Friday, October 03, 2008

Jigsaw Puzzle


Have you ever noticed how people who are trying to improve the world have a tendency to advocate conformity? They might be trying to win you over to a religion, a political persuasion, a life-style. Others, realising that this sort of endeavour is futile, express the belief that the human race can’t be saved from self-destruction.

We all want to be accepted. All the more so when we find it hard to accept ourselves. Sometimes we change ourselves in order to win the acceptance of others. But this isn’t real acceptance as we are being accepted for who we pretend to be and not for who we really are.

Often we tend to prefer the company of people who either think similarly to ourselves or have had similar experiences. The challenge comes in our relationships with those who are different. But, if we can feel secure in who we are, then we needn’t see difference as a threat.

Think of a jigsaw puzzle. No two pieces are the same. And yet they are capable of fitting together seamlessly into a meaningful whole.

Is it not possible that most of the problems of the world come from our attempts to force ourselves or others into places we don’t fit - either not letting others be their true selves, or not letting ourselves be ours. Think of how much money and potential for joy we can expend on “keeping up with the Jones’s”
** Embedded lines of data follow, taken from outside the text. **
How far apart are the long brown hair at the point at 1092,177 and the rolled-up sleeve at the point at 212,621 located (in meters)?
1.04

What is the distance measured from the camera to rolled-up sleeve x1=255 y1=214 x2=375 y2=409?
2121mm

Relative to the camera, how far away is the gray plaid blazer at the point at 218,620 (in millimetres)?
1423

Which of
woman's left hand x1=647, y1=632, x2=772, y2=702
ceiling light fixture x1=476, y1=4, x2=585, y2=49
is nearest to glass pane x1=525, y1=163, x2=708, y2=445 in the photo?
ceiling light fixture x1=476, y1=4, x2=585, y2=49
You might argue that some people want to do violent things and so need to have their real selves curtailed. But at the heart of violence lies a profound lack of acceptance of oneself or others. The root cause of much violence is the inherent insecurity of a rigid character structure. This is particularly common with men who repress their “softer” emotions and rigidly control their behaviour and what they will express of themselves. Since the emotions they are trying to deny still exist within them and are always threatening to come to the surface, they become paranoid and see the expression of such emotions, or the behaviours they associate with them, in others as a threat. So they may become violent towards women or homosexuals. Of course the inherent insecurity of this kind of character structure also leads to competition, sometimes violent, with other men in the same situation. Another example of this kind of volatile personality is that of the fundamentalist whose sometimes violent opposition to the “sinfulness” he sees around him is driven by the fact that the same lusts he sees (or at times imagines) in others are also welling up threateningly within him.
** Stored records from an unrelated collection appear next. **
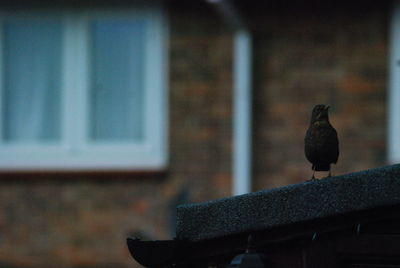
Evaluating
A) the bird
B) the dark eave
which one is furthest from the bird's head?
the dark eave

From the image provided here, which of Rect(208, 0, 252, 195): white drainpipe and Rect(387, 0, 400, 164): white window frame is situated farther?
Rect(208, 0, 252, 195): white drainpipe

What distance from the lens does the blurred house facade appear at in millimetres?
9688

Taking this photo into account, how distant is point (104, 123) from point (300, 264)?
718 cm

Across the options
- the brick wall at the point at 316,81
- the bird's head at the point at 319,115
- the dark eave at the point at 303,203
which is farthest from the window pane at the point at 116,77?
the dark eave at the point at 303,203

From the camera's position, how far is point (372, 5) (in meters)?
9.72

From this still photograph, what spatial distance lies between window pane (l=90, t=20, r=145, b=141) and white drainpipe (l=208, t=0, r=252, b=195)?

When we try to force change, whether on ourselves or others, we usually find that it isn’t sustainable because it engenders resentment. So I suppose what I am saying is that, instead of looking around at the mess the world is in and getting depressed or trying to force others to change, why don’t we simply pay relaxed attention to the way we interact with others, open to the connections which form where there is space for them. If, as Keith Johnston says, our capacity for gentleness and tenderness that is most repressed in our society, then perhaps in trying to learn to accept ourselves and each other and express this exceptance in our relationships with each other we will find that that the love we need to save the world has been there all along waiting only to be set free.